Member of the Rivers State House of Assembly
- In office 1999–2007
- Constituency: Tai

Personal details
- Born: Botem, Rivers State, Nigeria
- Occupation: Politician

= John Bazia =

Nigerian politician

John Nsaneh Bazia is a politician from Botem, Rivers State who represented Tai in the Rivers State House of Assembly from 1999 to 2007 and is also the
Commissioner Of Special Duties He is a member of the Rivers State People's Democratic Party.

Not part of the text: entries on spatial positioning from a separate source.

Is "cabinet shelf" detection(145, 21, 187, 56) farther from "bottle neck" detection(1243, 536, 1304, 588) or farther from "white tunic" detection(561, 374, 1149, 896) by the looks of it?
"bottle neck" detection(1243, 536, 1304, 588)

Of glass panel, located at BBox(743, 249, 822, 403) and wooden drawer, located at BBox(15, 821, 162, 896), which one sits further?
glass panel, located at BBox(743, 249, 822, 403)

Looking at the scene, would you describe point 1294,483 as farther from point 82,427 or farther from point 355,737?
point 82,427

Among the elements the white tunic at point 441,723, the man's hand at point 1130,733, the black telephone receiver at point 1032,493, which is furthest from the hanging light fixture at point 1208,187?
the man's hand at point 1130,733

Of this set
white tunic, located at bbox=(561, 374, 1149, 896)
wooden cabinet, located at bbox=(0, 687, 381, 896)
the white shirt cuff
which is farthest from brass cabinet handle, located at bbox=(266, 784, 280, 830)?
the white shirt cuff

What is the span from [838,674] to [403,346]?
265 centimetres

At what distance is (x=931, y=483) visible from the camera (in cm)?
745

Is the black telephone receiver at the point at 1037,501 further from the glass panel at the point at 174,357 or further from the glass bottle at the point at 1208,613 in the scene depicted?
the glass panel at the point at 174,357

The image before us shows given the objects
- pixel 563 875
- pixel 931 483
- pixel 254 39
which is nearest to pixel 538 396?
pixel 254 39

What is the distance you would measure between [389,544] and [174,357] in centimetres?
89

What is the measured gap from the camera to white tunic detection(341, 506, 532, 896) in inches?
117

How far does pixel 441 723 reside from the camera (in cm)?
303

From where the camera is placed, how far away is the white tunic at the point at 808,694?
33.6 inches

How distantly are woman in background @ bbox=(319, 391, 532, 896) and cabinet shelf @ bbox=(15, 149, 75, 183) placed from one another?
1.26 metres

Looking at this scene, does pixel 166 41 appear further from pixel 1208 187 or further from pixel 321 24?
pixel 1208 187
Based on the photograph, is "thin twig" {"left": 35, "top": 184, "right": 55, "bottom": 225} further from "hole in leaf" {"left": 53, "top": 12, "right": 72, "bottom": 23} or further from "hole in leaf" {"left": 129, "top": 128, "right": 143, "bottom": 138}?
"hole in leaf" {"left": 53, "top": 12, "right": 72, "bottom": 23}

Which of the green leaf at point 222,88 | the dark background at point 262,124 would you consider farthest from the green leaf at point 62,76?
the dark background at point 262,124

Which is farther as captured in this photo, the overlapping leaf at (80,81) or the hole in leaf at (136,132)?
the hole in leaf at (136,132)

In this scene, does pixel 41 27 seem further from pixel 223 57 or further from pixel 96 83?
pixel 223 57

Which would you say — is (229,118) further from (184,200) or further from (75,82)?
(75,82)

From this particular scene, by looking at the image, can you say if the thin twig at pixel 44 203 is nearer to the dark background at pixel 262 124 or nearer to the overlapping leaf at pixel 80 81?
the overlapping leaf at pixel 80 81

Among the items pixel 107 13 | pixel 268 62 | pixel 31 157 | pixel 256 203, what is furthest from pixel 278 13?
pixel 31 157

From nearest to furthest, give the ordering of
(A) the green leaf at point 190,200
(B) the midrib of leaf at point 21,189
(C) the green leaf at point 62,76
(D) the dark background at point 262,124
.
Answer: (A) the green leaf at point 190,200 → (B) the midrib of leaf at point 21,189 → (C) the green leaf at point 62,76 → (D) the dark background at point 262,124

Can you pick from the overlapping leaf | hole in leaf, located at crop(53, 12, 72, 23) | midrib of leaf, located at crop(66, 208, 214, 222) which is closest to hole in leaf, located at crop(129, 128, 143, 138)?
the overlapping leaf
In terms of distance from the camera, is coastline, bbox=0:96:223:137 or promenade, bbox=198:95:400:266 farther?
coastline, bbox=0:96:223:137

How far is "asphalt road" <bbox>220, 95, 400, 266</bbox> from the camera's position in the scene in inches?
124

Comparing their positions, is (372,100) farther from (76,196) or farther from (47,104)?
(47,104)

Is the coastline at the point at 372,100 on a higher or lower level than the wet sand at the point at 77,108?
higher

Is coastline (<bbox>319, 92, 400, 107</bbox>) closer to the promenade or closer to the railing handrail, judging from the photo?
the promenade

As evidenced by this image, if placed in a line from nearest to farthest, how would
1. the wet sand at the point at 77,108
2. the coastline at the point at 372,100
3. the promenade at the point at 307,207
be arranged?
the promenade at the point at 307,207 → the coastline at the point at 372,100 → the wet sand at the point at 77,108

As of December 2015, he is the Commissioner of Chieftaincy and Community Affairs.

== Political career ==
John Nsaneh Bazia began his political career as a member of the Rivers State House of Assembly, representing Tai Constituency from 1999 to 2007. Following his legislative service, he was appointed Commissioner for Special Duties in Rivers State. He later served as Commissioner for Chieftaincy and Community Affairs under the administration of Governor Nyesom Wike. In 2020, Bazia left the People's Democratic Party (PDP) and joined the All Progressives Congress (APC).

== Community impact ==
Bazia has participated in community development initiatives in Rivers State. As Commissioner for Chieftaincy and Community Affairs, he engaged with traditional institutions and community leaders on community affairs. He has also participated in outreach programmes in the state.